Not all leaders have the title of CISO. For this reason, we have changed the title of our Interview with series to Interview with a Specialist. This week we speak to Lydia Phillip, Director of Policy Governance and Resilience at Thomson Reuters.

Having made the transition from contractor to Director of Policy Governance and Resilience for Thomson Reuters, Lydia is a performance-driven, entrepreneurial, and hands-on leader with over 20 years’ experience of IS Audits & Control Assessments, Regulatory Compliance, Operational & Enterprise Risk Management, Third Party Risk and GRC.

Q. What are the most important attributes to be a successful leader in security?

Leadership in security is no different from leadership in any other field.

Vision: Vision is where leadership begins; without it, you don’t know where you’re going. If you don’t know where you’re going, you can’t build a strategy no matter how good you think you are.

You need to inspire people to join you and rally in the same direction. Without vision, you’ll be leading them on the road to nowhere.

Communication: Communicate, communicate, communicate, and when you think you’ve communicated, communicate some more. Leadership is about clearly setting the team direction and exercising decisiveness. However, communication only works if it is in words that your audience can relate to and understand.

Q. What is the most rewarding part of your role?

Leading a team and seeing the effects of mentoring and coaching coming to fruition. I enjoy seeing professional and personal progression in people.

Q. You made the transition from a Contractor to a Director and Leader within an innovative listed firm with over 25,000 employees. How has your approach and mindset changed?

Being a contractor for so long gave me the full breadth of experience required to make the transition. This is partly due to the global and versatile industries I worked with.

Having said that; Going from contractor to Director was pretty much like doing Yoga when all you’ve done is lift weights- you discover muscles you didn’t know you had.

As a contractor, the mission is to deliver on your hiring manager’s vision; it’s what you signed up for. As a director, there is a total shift to setting the vision, articulating it, and relentlessly driving it to completion.

Q. What changes have you seen in our industry over the last decade?

The changes in the last decade have been radical and have been spearheaded by rapid technological advancements. However, with the fantastic advancements we have made in technology, misinformation and other dangers need to be managed accordingly.

Q. What do we need to improve?

Security must be embedded into the DNA of an organisation.

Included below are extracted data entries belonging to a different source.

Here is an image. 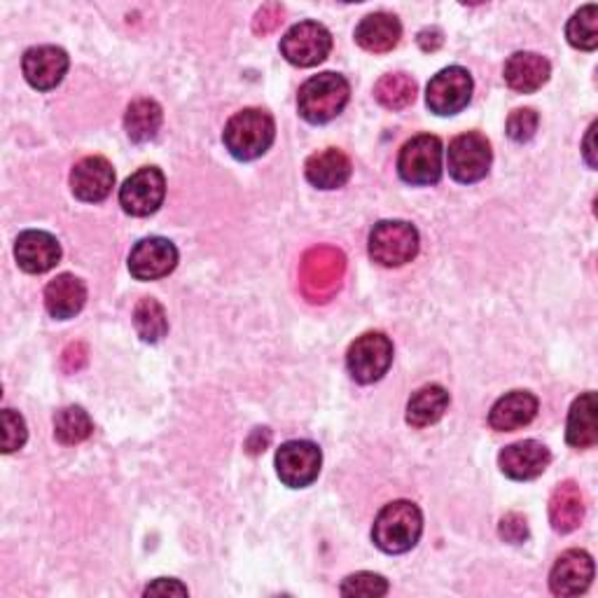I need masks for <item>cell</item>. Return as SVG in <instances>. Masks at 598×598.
<instances>
[{
	"instance_id": "obj_1",
	"label": "cell",
	"mask_w": 598,
	"mask_h": 598,
	"mask_svg": "<svg viewBox=\"0 0 598 598\" xmlns=\"http://www.w3.org/2000/svg\"><path fill=\"white\" fill-rule=\"evenodd\" d=\"M424 534V515L409 500L388 503L374 519L372 540L386 554H405Z\"/></svg>"
},
{
	"instance_id": "obj_2",
	"label": "cell",
	"mask_w": 598,
	"mask_h": 598,
	"mask_svg": "<svg viewBox=\"0 0 598 598\" xmlns=\"http://www.w3.org/2000/svg\"><path fill=\"white\" fill-rule=\"evenodd\" d=\"M276 124L267 110L246 108L227 122L223 141L232 152V158L241 162H251L262 158V154L272 148Z\"/></svg>"
},
{
	"instance_id": "obj_3",
	"label": "cell",
	"mask_w": 598,
	"mask_h": 598,
	"mask_svg": "<svg viewBox=\"0 0 598 598\" xmlns=\"http://www.w3.org/2000/svg\"><path fill=\"white\" fill-rule=\"evenodd\" d=\"M346 274V257L332 246L312 249L300 264V285L308 302L323 304L337 295Z\"/></svg>"
},
{
	"instance_id": "obj_4",
	"label": "cell",
	"mask_w": 598,
	"mask_h": 598,
	"mask_svg": "<svg viewBox=\"0 0 598 598\" xmlns=\"http://www.w3.org/2000/svg\"><path fill=\"white\" fill-rule=\"evenodd\" d=\"M351 84L339 73H321L302 84L297 94L300 115L312 124H325L335 120L346 108Z\"/></svg>"
},
{
	"instance_id": "obj_5",
	"label": "cell",
	"mask_w": 598,
	"mask_h": 598,
	"mask_svg": "<svg viewBox=\"0 0 598 598\" xmlns=\"http://www.w3.org/2000/svg\"><path fill=\"white\" fill-rule=\"evenodd\" d=\"M418 253V232L405 220H382L369 234V257L382 267H403Z\"/></svg>"
},
{
	"instance_id": "obj_6",
	"label": "cell",
	"mask_w": 598,
	"mask_h": 598,
	"mask_svg": "<svg viewBox=\"0 0 598 598\" xmlns=\"http://www.w3.org/2000/svg\"><path fill=\"white\" fill-rule=\"evenodd\" d=\"M491 143L486 141V136L477 134V131L460 134L449 143L447 166L452 179L463 185L479 183L482 179H486V173L491 169Z\"/></svg>"
},
{
	"instance_id": "obj_7",
	"label": "cell",
	"mask_w": 598,
	"mask_h": 598,
	"mask_svg": "<svg viewBox=\"0 0 598 598\" xmlns=\"http://www.w3.org/2000/svg\"><path fill=\"white\" fill-rule=\"evenodd\" d=\"M397 171L409 185H435L442 179V141L430 134L407 141L397 158Z\"/></svg>"
},
{
	"instance_id": "obj_8",
	"label": "cell",
	"mask_w": 598,
	"mask_h": 598,
	"mask_svg": "<svg viewBox=\"0 0 598 598\" xmlns=\"http://www.w3.org/2000/svg\"><path fill=\"white\" fill-rule=\"evenodd\" d=\"M393 363V344L384 332H367L351 344L346 353L348 374L358 384H374L388 372Z\"/></svg>"
},
{
	"instance_id": "obj_9",
	"label": "cell",
	"mask_w": 598,
	"mask_h": 598,
	"mask_svg": "<svg viewBox=\"0 0 598 598\" xmlns=\"http://www.w3.org/2000/svg\"><path fill=\"white\" fill-rule=\"evenodd\" d=\"M323 465V454L314 445V442L306 439H293L281 445L276 452V473L278 479L291 486V489H304V486L314 484L321 475Z\"/></svg>"
},
{
	"instance_id": "obj_10",
	"label": "cell",
	"mask_w": 598,
	"mask_h": 598,
	"mask_svg": "<svg viewBox=\"0 0 598 598\" xmlns=\"http://www.w3.org/2000/svg\"><path fill=\"white\" fill-rule=\"evenodd\" d=\"M332 50L330 31L318 21H300L281 40L283 57L300 69H312L327 59Z\"/></svg>"
},
{
	"instance_id": "obj_11",
	"label": "cell",
	"mask_w": 598,
	"mask_h": 598,
	"mask_svg": "<svg viewBox=\"0 0 598 598\" xmlns=\"http://www.w3.org/2000/svg\"><path fill=\"white\" fill-rule=\"evenodd\" d=\"M473 99V75L460 69V65H449L439 71L426 90V105L435 115H456L470 103Z\"/></svg>"
},
{
	"instance_id": "obj_12",
	"label": "cell",
	"mask_w": 598,
	"mask_h": 598,
	"mask_svg": "<svg viewBox=\"0 0 598 598\" xmlns=\"http://www.w3.org/2000/svg\"><path fill=\"white\" fill-rule=\"evenodd\" d=\"M166 194V179L158 166H143L120 190L122 209L134 217H148L158 211Z\"/></svg>"
},
{
	"instance_id": "obj_13",
	"label": "cell",
	"mask_w": 598,
	"mask_h": 598,
	"mask_svg": "<svg viewBox=\"0 0 598 598\" xmlns=\"http://www.w3.org/2000/svg\"><path fill=\"white\" fill-rule=\"evenodd\" d=\"M175 264H179V249L162 236L139 241L129 255V272L139 281L164 278L175 270Z\"/></svg>"
},
{
	"instance_id": "obj_14",
	"label": "cell",
	"mask_w": 598,
	"mask_h": 598,
	"mask_svg": "<svg viewBox=\"0 0 598 598\" xmlns=\"http://www.w3.org/2000/svg\"><path fill=\"white\" fill-rule=\"evenodd\" d=\"M69 54L54 45H40L27 50L24 59H21V69H24V78L33 90L50 92L57 84H61L63 75L69 73Z\"/></svg>"
},
{
	"instance_id": "obj_15",
	"label": "cell",
	"mask_w": 598,
	"mask_h": 598,
	"mask_svg": "<svg viewBox=\"0 0 598 598\" xmlns=\"http://www.w3.org/2000/svg\"><path fill=\"white\" fill-rule=\"evenodd\" d=\"M594 580V561L582 549H568L549 572V589L554 596H580Z\"/></svg>"
},
{
	"instance_id": "obj_16",
	"label": "cell",
	"mask_w": 598,
	"mask_h": 598,
	"mask_svg": "<svg viewBox=\"0 0 598 598\" xmlns=\"http://www.w3.org/2000/svg\"><path fill=\"white\" fill-rule=\"evenodd\" d=\"M549 460H551L549 449L543 445V442H536V439H524V442H517V445H509L498 456L503 475L517 482H528V479L540 477L547 470Z\"/></svg>"
},
{
	"instance_id": "obj_17",
	"label": "cell",
	"mask_w": 598,
	"mask_h": 598,
	"mask_svg": "<svg viewBox=\"0 0 598 598\" xmlns=\"http://www.w3.org/2000/svg\"><path fill=\"white\" fill-rule=\"evenodd\" d=\"M14 257L24 272L45 274L59 264L61 246L52 234L40 232V230H29L19 234L14 243Z\"/></svg>"
},
{
	"instance_id": "obj_18",
	"label": "cell",
	"mask_w": 598,
	"mask_h": 598,
	"mask_svg": "<svg viewBox=\"0 0 598 598\" xmlns=\"http://www.w3.org/2000/svg\"><path fill=\"white\" fill-rule=\"evenodd\" d=\"M115 171L105 158H84L71 171V187L80 202H103L113 192Z\"/></svg>"
},
{
	"instance_id": "obj_19",
	"label": "cell",
	"mask_w": 598,
	"mask_h": 598,
	"mask_svg": "<svg viewBox=\"0 0 598 598\" xmlns=\"http://www.w3.org/2000/svg\"><path fill=\"white\" fill-rule=\"evenodd\" d=\"M538 414V397L528 391H513L503 395L500 401L491 407L489 424L498 433H513L524 426Z\"/></svg>"
},
{
	"instance_id": "obj_20",
	"label": "cell",
	"mask_w": 598,
	"mask_h": 598,
	"mask_svg": "<svg viewBox=\"0 0 598 598\" xmlns=\"http://www.w3.org/2000/svg\"><path fill=\"white\" fill-rule=\"evenodd\" d=\"M551 65L536 52H517L505 63V82L519 94H534L549 80Z\"/></svg>"
},
{
	"instance_id": "obj_21",
	"label": "cell",
	"mask_w": 598,
	"mask_h": 598,
	"mask_svg": "<svg viewBox=\"0 0 598 598\" xmlns=\"http://www.w3.org/2000/svg\"><path fill=\"white\" fill-rule=\"evenodd\" d=\"M306 181L318 190L344 187L351 179V160L337 148H327L312 154L304 166Z\"/></svg>"
},
{
	"instance_id": "obj_22",
	"label": "cell",
	"mask_w": 598,
	"mask_h": 598,
	"mask_svg": "<svg viewBox=\"0 0 598 598\" xmlns=\"http://www.w3.org/2000/svg\"><path fill=\"white\" fill-rule=\"evenodd\" d=\"M87 302V285L73 274H61L45 287V308L57 321H69L82 312Z\"/></svg>"
},
{
	"instance_id": "obj_23",
	"label": "cell",
	"mask_w": 598,
	"mask_h": 598,
	"mask_svg": "<svg viewBox=\"0 0 598 598\" xmlns=\"http://www.w3.org/2000/svg\"><path fill=\"white\" fill-rule=\"evenodd\" d=\"M401 36H403L401 19L388 12L367 14L356 29L358 45L374 54L391 52L397 42H401Z\"/></svg>"
},
{
	"instance_id": "obj_24",
	"label": "cell",
	"mask_w": 598,
	"mask_h": 598,
	"mask_svg": "<svg viewBox=\"0 0 598 598\" xmlns=\"http://www.w3.org/2000/svg\"><path fill=\"white\" fill-rule=\"evenodd\" d=\"M585 519V496L575 482H564L549 498V521L557 534H570Z\"/></svg>"
},
{
	"instance_id": "obj_25",
	"label": "cell",
	"mask_w": 598,
	"mask_h": 598,
	"mask_svg": "<svg viewBox=\"0 0 598 598\" xmlns=\"http://www.w3.org/2000/svg\"><path fill=\"white\" fill-rule=\"evenodd\" d=\"M566 442L572 449H591L598 442V403L591 391L582 393L572 403L566 426Z\"/></svg>"
},
{
	"instance_id": "obj_26",
	"label": "cell",
	"mask_w": 598,
	"mask_h": 598,
	"mask_svg": "<svg viewBox=\"0 0 598 598\" xmlns=\"http://www.w3.org/2000/svg\"><path fill=\"white\" fill-rule=\"evenodd\" d=\"M447 407H449V393L437 384H428L424 388H418L409 397L407 424L414 428L433 426L442 416H445Z\"/></svg>"
},
{
	"instance_id": "obj_27",
	"label": "cell",
	"mask_w": 598,
	"mask_h": 598,
	"mask_svg": "<svg viewBox=\"0 0 598 598\" xmlns=\"http://www.w3.org/2000/svg\"><path fill=\"white\" fill-rule=\"evenodd\" d=\"M164 122V113L158 101L152 99H139L126 108L124 115V129L129 139L134 143H148L154 136H158V131L162 129Z\"/></svg>"
},
{
	"instance_id": "obj_28",
	"label": "cell",
	"mask_w": 598,
	"mask_h": 598,
	"mask_svg": "<svg viewBox=\"0 0 598 598\" xmlns=\"http://www.w3.org/2000/svg\"><path fill=\"white\" fill-rule=\"evenodd\" d=\"M374 99L388 110H403L416 99V82L407 73H388L374 84Z\"/></svg>"
},
{
	"instance_id": "obj_29",
	"label": "cell",
	"mask_w": 598,
	"mask_h": 598,
	"mask_svg": "<svg viewBox=\"0 0 598 598\" xmlns=\"http://www.w3.org/2000/svg\"><path fill=\"white\" fill-rule=\"evenodd\" d=\"M134 325L143 342L158 344L162 337H166V332H169L164 306L158 300L143 297L134 308Z\"/></svg>"
},
{
	"instance_id": "obj_30",
	"label": "cell",
	"mask_w": 598,
	"mask_h": 598,
	"mask_svg": "<svg viewBox=\"0 0 598 598\" xmlns=\"http://www.w3.org/2000/svg\"><path fill=\"white\" fill-rule=\"evenodd\" d=\"M94 433V424L90 414L82 407H63L54 416V437L61 445H80Z\"/></svg>"
},
{
	"instance_id": "obj_31",
	"label": "cell",
	"mask_w": 598,
	"mask_h": 598,
	"mask_svg": "<svg viewBox=\"0 0 598 598\" xmlns=\"http://www.w3.org/2000/svg\"><path fill=\"white\" fill-rule=\"evenodd\" d=\"M566 38L572 48L585 52L598 48V8L594 3L572 14L566 27Z\"/></svg>"
},
{
	"instance_id": "obj_32",
	"label": "cell",
	"mask_w": 598,
	"mask_h": 598,
	"mask_svg": "<svg viewBox=\"0 0 598 598\" xmlns=\"http://www.w3.org/2000/svg\"><path fill=\"white\" fill-rule=\"evenodd\" d=\"M342 596H363V598H376L388 594V582L386 578L376 572H356L348 575L342 582Z\"/></svg>"
},
{
	"instance_id": "obj_33",
	"label": "cell",
	"mask_w": 598,
	"mask_h": 598,
	"mask_svg": "<svg viewBox=\"0 0 598 598\" xmlns=\"http://www.w3.org/2000/svg\"><path fill=\"white\" fill-rule=\"evenodd\" d=\"M538 122L540 118L534 108H519L507 118V136L517 143H526L536 136Z\"/></svg>"
},
{
	"instance_id": "obj_34",
	"label": "cell",
	"mask_w": 598,
	"mask_h": 598,
	"mask_svg": "<svg viewBox=\"0 0 598 598\" xmlns=\"http://www.w3.org/2000/svg\"><path fill=\"white\" fill-rule=\"evenodd\" d=\"M27 424L14 409H3V454H12L27 445Z\"/></svg>"
},
{
	"instance_id": "obj_35",
	"label": "cell",
	"mask_w": 598,
	"mask_h": 598,
	"mask_svg": "<svg viewBox=\"0 0 598 598\" xmlns=\"http://www.w3.org/2000/svg\"><path fill=\"white\" fill-rule=\"evenodd\" d=\"M498 534L505 543H513V545H519L528 538V524H526V517L519 515V513H509L500 519V526H498Z\"/></svg>"
},
{
	"instance_id": "obj_36",
	"label": "cell",
	"mask_w": 598,
	"mask_h": 598,
	"mask_svg": "<svg viewBox=\"0 0 598 598\" xmlns=\"http://www.w3.org/2000/svg\"><path fill=\"white\" fill-rule=\"evenodd\" d=\"M281 24H283V8H281L278 3H270V6H264V8L255 14L253 31H255L257 36H270V33H274Z\"/></svg>"
},
{
	"instance_id": "obj_37",
	"label": "cell",
	"mask_w": 598,
	"mask_h": 598,
	"mask_svg": "<svg viewBox=\"0 0 598 598\" xmlns=\"http://www.w3.org/2000/svg\"><path fill=\"white\" fill-rule=\"evenodd\" d=\"M145 596H187V587L181 585L179 580L160 578V580H154V582L145 589Z\"/></svg>"
},
{
	"instance_id": "obj_38",
	"label": "cell",
	"mask_w": 598,
	"mask_h": 598,
	"mask_svg": "<svg viewBox=\"0 0 598 598\" xmlns=\"http://www.w3.org/2000/svg\"><path fill=\"white\" fill-rule=\"evenodd\" d=\"M87 363V348L84 344H71L63 351V369L65 372H78Z\"/></svg>"
},
{
	"instance_id": "obj_39",
	"label": "cell",
	"mask_w": 598,
	"mask_h": 598,
	"mask_svg": "<svg viewBox=\"0 0 598 598\" xmlns=\"http://www.w3.org/2000/svg\"><path fill=\"white\" fill-rule=\"evenodd\" d=\"M418 45L424 52H435L442 45V31L439 29H426L418 33Z\"/></svg>"
},
{
	"instance_id": "obj_40",
	"label": "cell",
	"mask_w": 598,
	"mask_h": 598,
	"mask_svg": "<svg viewBox=\"0 0 598 598\" xmlns=\"http://www.w3.org/2000/svg\"><path fill=\"white\" fill-rule=\"evenodd\" d=\"M596 122L589 126V134H587V141H585V160L587 164L594 169L596 166V158H594V134H596Z\"/></svg>"
}]
</instances>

Periodic online staff training only goes so far. Companies have to start as they mean to go on, keep it simple, use established industry guidelines.

How we select and hire security staff must be improved.

Technology moves so fast that by the time someone completes a four- year degree, everything has changed. We don’t need everyone to have an IT degree. Consider applicants from the arts and the creative industry. There are many transferable skills valuable to our industry.

Q. What has been your most unusual interview experience?  

I once interviewed for a position while I was literally boarding a plane. It was a very last minute interview and was the only available time for the interviewer.

Q. Who has inspired you?

  1. Anyone who embodies the phrase “If you can dream it, you can do it.”